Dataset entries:
++++++++
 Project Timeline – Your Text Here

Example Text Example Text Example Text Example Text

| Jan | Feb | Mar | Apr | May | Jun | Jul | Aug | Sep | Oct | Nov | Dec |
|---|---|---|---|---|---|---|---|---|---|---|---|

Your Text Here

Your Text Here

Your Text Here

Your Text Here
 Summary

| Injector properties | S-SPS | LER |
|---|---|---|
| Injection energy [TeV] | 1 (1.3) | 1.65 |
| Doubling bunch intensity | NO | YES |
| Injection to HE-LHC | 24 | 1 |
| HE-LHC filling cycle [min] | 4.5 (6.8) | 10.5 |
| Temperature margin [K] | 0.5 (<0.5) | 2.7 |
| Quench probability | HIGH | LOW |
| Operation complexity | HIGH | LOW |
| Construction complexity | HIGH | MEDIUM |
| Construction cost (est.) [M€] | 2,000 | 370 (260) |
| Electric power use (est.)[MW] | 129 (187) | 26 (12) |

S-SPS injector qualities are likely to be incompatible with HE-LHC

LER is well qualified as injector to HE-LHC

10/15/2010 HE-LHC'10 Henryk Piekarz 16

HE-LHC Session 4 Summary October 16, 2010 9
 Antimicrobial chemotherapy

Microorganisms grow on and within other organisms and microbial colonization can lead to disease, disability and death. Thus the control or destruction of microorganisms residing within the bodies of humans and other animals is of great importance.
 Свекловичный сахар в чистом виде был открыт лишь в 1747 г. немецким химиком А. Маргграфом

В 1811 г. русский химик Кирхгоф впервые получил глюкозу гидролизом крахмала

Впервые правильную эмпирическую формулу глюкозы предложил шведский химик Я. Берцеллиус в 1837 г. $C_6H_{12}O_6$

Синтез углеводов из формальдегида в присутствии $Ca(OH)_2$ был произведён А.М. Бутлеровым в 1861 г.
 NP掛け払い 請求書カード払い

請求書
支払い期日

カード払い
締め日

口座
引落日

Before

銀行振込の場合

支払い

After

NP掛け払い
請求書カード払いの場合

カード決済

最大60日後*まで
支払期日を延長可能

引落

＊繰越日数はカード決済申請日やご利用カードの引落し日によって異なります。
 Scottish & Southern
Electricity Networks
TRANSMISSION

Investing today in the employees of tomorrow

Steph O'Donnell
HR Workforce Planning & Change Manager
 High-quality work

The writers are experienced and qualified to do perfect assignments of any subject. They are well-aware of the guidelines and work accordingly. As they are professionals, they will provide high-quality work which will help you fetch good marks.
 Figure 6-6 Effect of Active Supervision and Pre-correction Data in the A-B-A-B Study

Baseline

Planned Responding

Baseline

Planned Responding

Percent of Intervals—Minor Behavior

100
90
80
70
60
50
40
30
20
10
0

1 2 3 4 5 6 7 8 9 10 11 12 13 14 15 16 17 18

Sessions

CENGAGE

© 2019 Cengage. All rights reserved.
++++++++
Transcribe the data. Leave every line exactly as it is.

-- YOUR RESPONSE --
 Project Timeline – Your Text Here

Example Text Example Text Example Text Example Text

| Jan | Feb | Mar | Apr | May | Jun | Jul | Aug | Sep | Oct | Nov | Dec |
|---|---|---|---|---|---|---|---|---|---|---|---|

Your Text Here

Your Text Here

Your Text Here

Your Text Here
 Summary

| Injector properties | S-SPS | LER |
|---|---|---|
| Injection energy [TeV] | 1 (1.3) | 1.65 |
| Doubling bunch intensity | NO | YES |
| Injection to HE-LHC | 24 | 1 |
| HE-LHC filling cycle [min] | 4.5 (6.8) | 10.5 |
| Temperature margin [K] | 0.5 (<0.5) | 2.7 |
| Quench probability | HIGH | LOW |
| Operation complexity | HIGH | LOW |
| Construction complexity | HIGH | MEDIUM |
| Construction cost (est.) [M€] | 2,000 | 370 (260) |
| Electric power use (est.)[MW] | 129 (187) | 26 (12) |

S-SPS injector qualities are likely to be incompatible with HE-LHC

LER is well qualified as injector to HE-LHC

10/15/2010 HE-LHC'10 Henryk Piekarz 16

HE-LHC Session 4 Summary October 16, 2010 9
 Antimicrobial chemotherapy

Microorganisms grow on and within other organisms and microbial colonization can lead to disease, disability and death. Thus the control or destruction of microorganisms residing within the bodies of humans and other animals is of great importance.
 Свекловичный сахар в чистом виде был открыт лишь в 1747 г. немецким химиком А. Маргграфом

В 1811 г. русский химик Кирхгоф впервые получил глюкозу гидролизом крахмала

Впервые правильную эмпирическую формулу глюкозы предложил шведский химик Я. Берцеллиус в 1837 г. $C_6H_{12}O_6$

Синтез углеводов из формальдегида в присутствии $Ca(OH)_2$ был произведён А.М. Бутлеровым в 1861 г.
 NP掛け払い 請求書カード払い

請求書
支払い期日

カード払い
締め日

口座
引落日

Before

銀行振込の場合

支払い

After

NP掛け払い
請求書カード払いの場合

カード決済

最大60日後*まで
支払期日を延長可能

引落

＊繰越日数はカード決済申請日やご利用カードの引落し日によって異なります。
 Scottish & Southern
Electricity Networks
TRANSMISSION

Investing today in the employees of tomorrow

Steph O'Donnell
HR Workforce Planning & Change Manager
 High-quality work

The writers are experienced and qualified to do perfect assignments of any subject. They are well-aware of the guidelines and work accordingly. As they are professionals, they will provide high-quality work which will help you fetch good marks.
 Figure 6-6 Effect of Active Supervision and Pre-correction Data in the A-B-A-B Study

Baseline

Planned Responding

Baseline

Planned Responding

Percent of Intervals—Minor Behavior

100
90
80
70
60
50
40
30
20
10
0

1 2 3 4 5 6 7 8 9 10 11 12 13 14 15 16 17 18

Sessions

CENGAGE

© 2019 Cengage. All rights reserved.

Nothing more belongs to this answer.